__Source passage__:
Lecture Materials
Function minimization#
Function minimization is one of the most common tasks in physics and engineering. It is used in many different contexts, such as energy minimization in statistical physics, optimization of parameters in model fitting or machine learning, etc.
Function minimization has a close relationship with the root finding problem. In particular, it can be reduced to finding the root of the first derivative of the function.
Let us consider different methods for function minimization. As an example, let us consider the function \(f(x) = \sin(x)\) on an interval \([0, 2\pi]\).
Golden Section Search#
The Golden Section Search is an efficient technique for finding the minimum (or maximum) of a unimodal function (has only one minimum in the interval) within a specified interval without requiring derivatives. This method resembles the bisection method for root-finding in that it also decreases the interval at each step by a specified factor.
Algorithm#
Bracket the minimum \(x_{min}\) in interval \((a,b)\)
Take \(c = b - (b-a)/\varphi\) and \(d = a + (b-a)/\varphi\)
If \(f(c) < f(d)\), take \(b = d\) as new right endpoint
Otherwise, take \(a = c\) as new left endpoint
Repeat over the new, smaller interval \((a,b)\) until the desired accuracy is reached
Where \(\varphi = \frac{1 + \sqrt{5}}{2} = 1.618...\) is the golden ratio
Properties#
This value ensures that the interval containing the minimum decreases by factor \(\varphi\) in each iteration
The method is guaranteed to work when the function is continuous and unimodal (has only one minimum in the interval)
No derivatives are required, making it suitable for functions where derivatives are difficult to compute
The points \(c\) and \(d\) divide the interval \((a,b)\) according to the golden ratio, with the larger portion adjacent to the current endpoints. This placement ensures that after each comparison, we can reuse one of the previously computed function values, requiring only one new function evaluation per iteration.

__Task item__:
According to the passage on function minimization, by what factor does the interval containing the minimum decrease in each iteration of the Golden Section Search?

__Data supplied__:
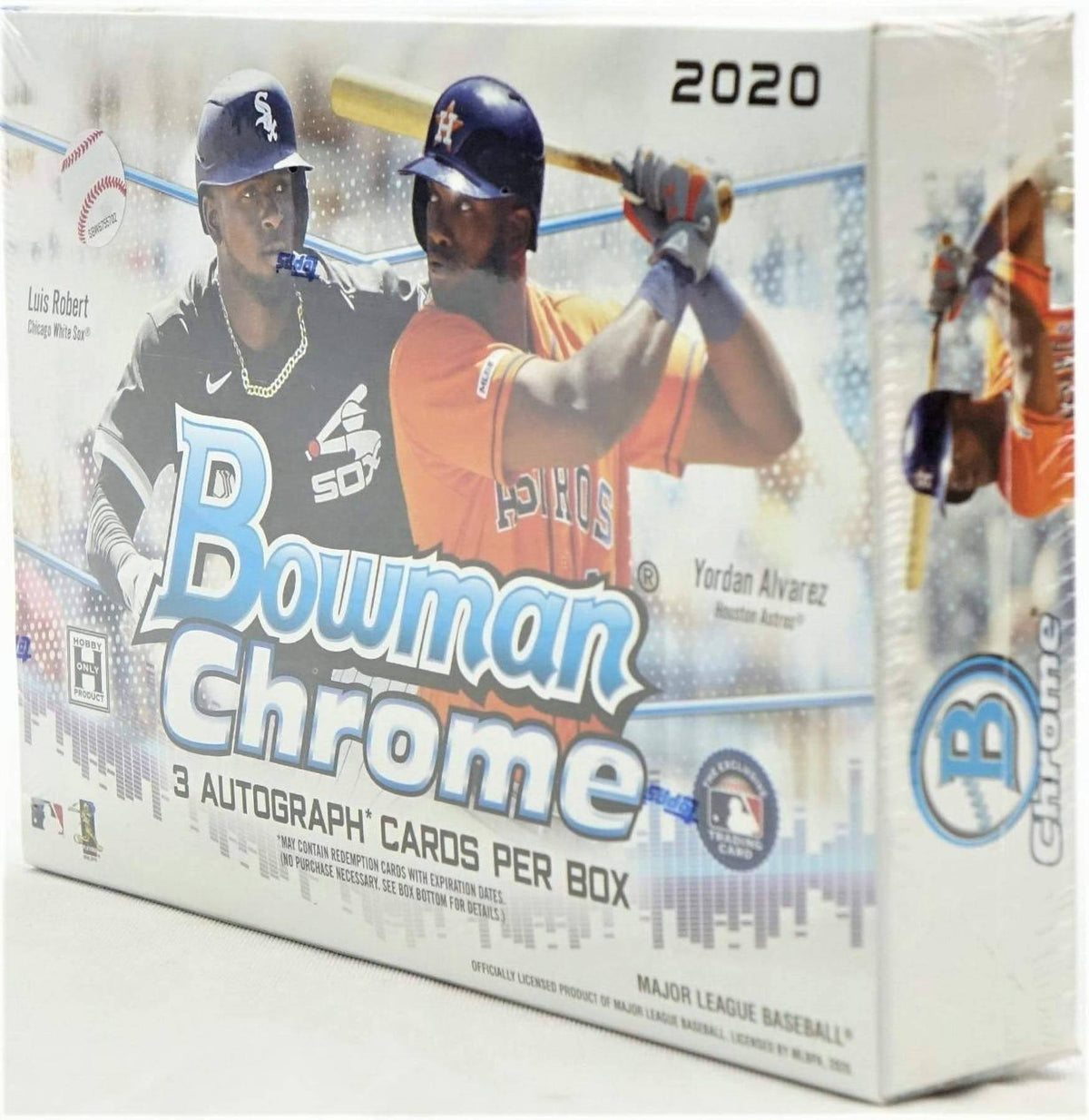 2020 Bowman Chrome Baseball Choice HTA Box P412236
* * *
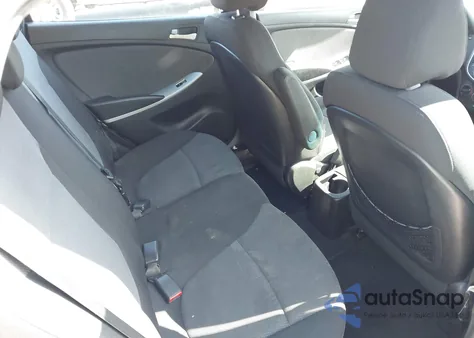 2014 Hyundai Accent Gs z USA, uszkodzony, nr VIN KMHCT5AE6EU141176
==
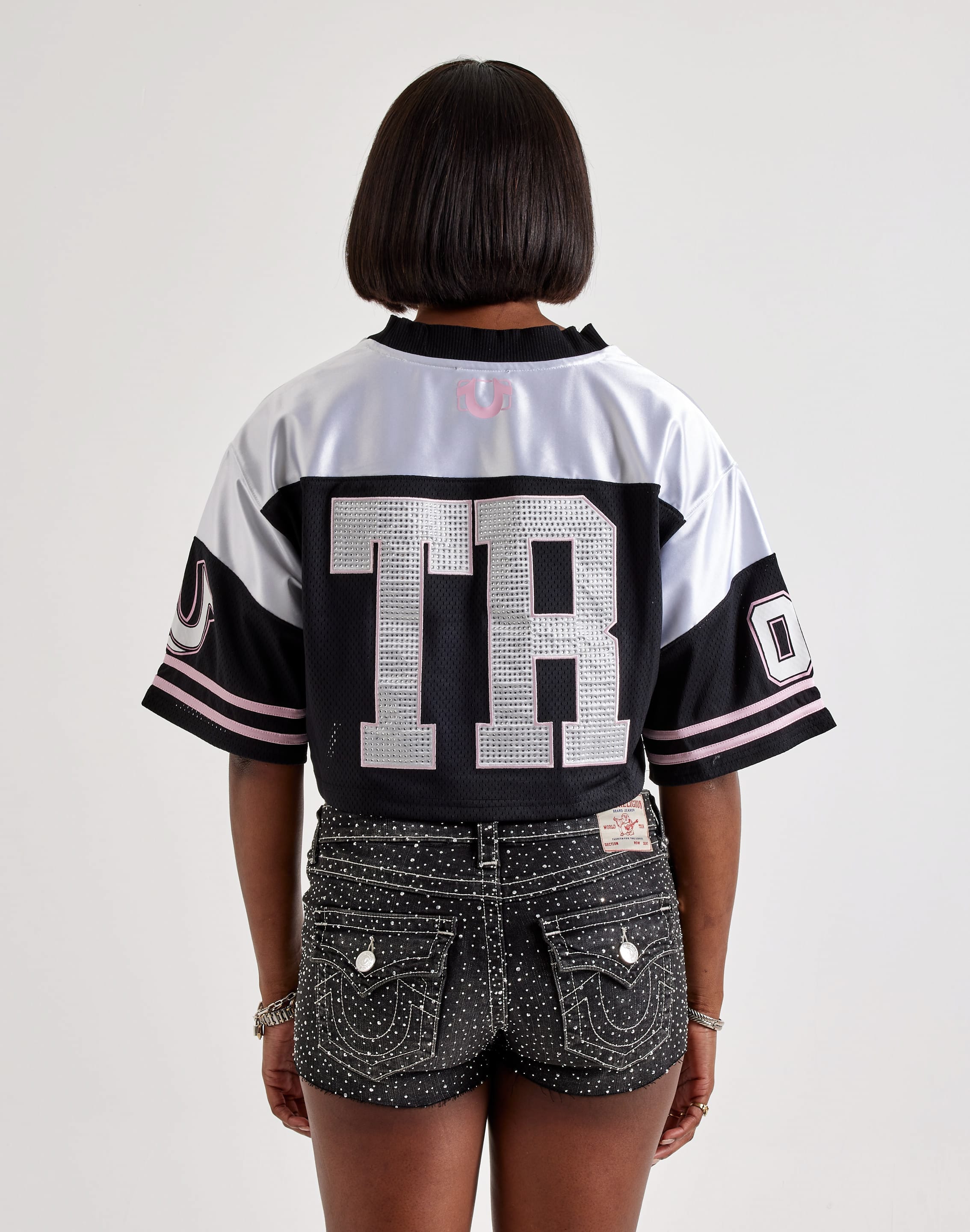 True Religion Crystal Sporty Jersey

__Answer space__:
It decreases by the golden ratio, φ = (1 + √5)/2 ≈ 1.618.